From cafda804ec4b738ddcd405d67f8267aebfad591c Mon Sep 17 00:00:00 2001
From: Dan Saunders <danjsaund@gmail.com>
Date: Wed, 23 Apr 2025 19:49:37 +0000
Subject: [PATCH] ctx manager for SP

---
 src/axolotl/core/trainers/sp.py         | 333 ++++++++++++++++++++++++
 src/axolotl/train.py                    |   7 +
 src/axolotl/utils/collators/batching.py |   4 +-
 3 files changed, 342 insertions(+), 2 deletions(-)
 create mode 100644 src/axolotl/core/trainers/sp.py

diff --git a/src/axolotl/core/trainers/sp.py b/src/axolotl/core/trainers/sp.py
new file mode 100644
index 000000000..5f384bad8
--- /dev/null
+++ b/src/axolotl/core/trainers/sp.py
@@ -0,0 +1,333 @@
+import contextlib
+import functools
+import logging
+from typing import Dict, List, Optional, Set
+
+import torch
+import torch.distributed as dist
+import torch.nn as nn
+from torch.utils.hooks import RemovableHandle
+
+from axolotl.monkeypatch.attention.ring_attn.patch import (
+    RingAttnFunc,
+    get_ring_attn_group,
+    update_ring_attn_params,
+)
+
+logger = logging.getLogger(__name__)
+
+
+class SequenceParallelContext:
+    """
+    Context manager for sequence parallelism operations.
+
+    This class provides a context that will automatically apply sequence parallelism
+    during model forward passes.
+    """
+
+    # Keep track of active contexts to support nested contexts
+    _active_contexts = []
+
+    def __init__(
+        self,
+        sequence_parallel_degree: int,
+        ring_attn_func: RingAttnFunc,
+    ):
+        self.sequence_parallel_degree = sequence_parallel_degree
+        self.ring_attn_func = ring_attn_func
+        self.process_group = get_ring_attn_group()
+
+        # Initialize sequence parallel group details
+        self.local_rank = 0
+        self.local_world_size = 1
+        self.active = False
+
+        # Will store original methods for restoration
+        self._original_module_forward = None
+        self._hooks: List[RemovableHandle] = []
+
+        if self.sequence_parallel_degree > 1:
+            if self.process_group is None:
+                self.process_group = dist.group.WORLD
+
+            self.local_rank = dist.get_rank(self.process_group)

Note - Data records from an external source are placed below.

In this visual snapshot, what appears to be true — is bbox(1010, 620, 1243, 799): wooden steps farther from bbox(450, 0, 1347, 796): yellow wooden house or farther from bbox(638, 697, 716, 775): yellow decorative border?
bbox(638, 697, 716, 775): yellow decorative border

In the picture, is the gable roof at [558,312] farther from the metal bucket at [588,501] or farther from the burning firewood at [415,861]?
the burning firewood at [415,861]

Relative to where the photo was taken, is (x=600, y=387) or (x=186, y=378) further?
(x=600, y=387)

+            self.local_world_size = dist.get_world_size(self.process_group)
+
+    def __enter__(self):
+        self.active = True
+        SequenceParallelContext._active_contexts.append(self)
+
+        # Store the original forward method
+        if self._original_module_forward is None:
+            self._original_module_forward = nn.Module.forward
+
+        # Replace nn.Module.forward with our sequence parallel version
+        nn.Module.forward = self._make_sequence_parallel_forward(nn.Module.forward)
+
+        return self
+
+    def __exit__(self, exc_type, exc_val, exc_tb):
+        self.active = False
+
+        # Only restore original forward if this is the last active context
+        if (
+            SequenceParallelContext._active_contexts
+            and SequenceParallelContext._active_contexts[-1] == self
+        ):
+            SequenceParallelContext._active_contexts.pop()
+
+            # Restore original forward method
+            if self._original_module_forward is not None:
+                nn.Module.forward = self._original_module_forward
+                self._original_module_forward = None
+
+        # Remove any hooks we added
+        for hook in self._hooks:
+            hook.remove()
+        self._hooks = []
+
+    def _make_sequence_parallel_forward(self, original_forward):
+        """Create a wrapped forward method that applies sequence parallelism."""
+
+        @functools.wraps(original_forward)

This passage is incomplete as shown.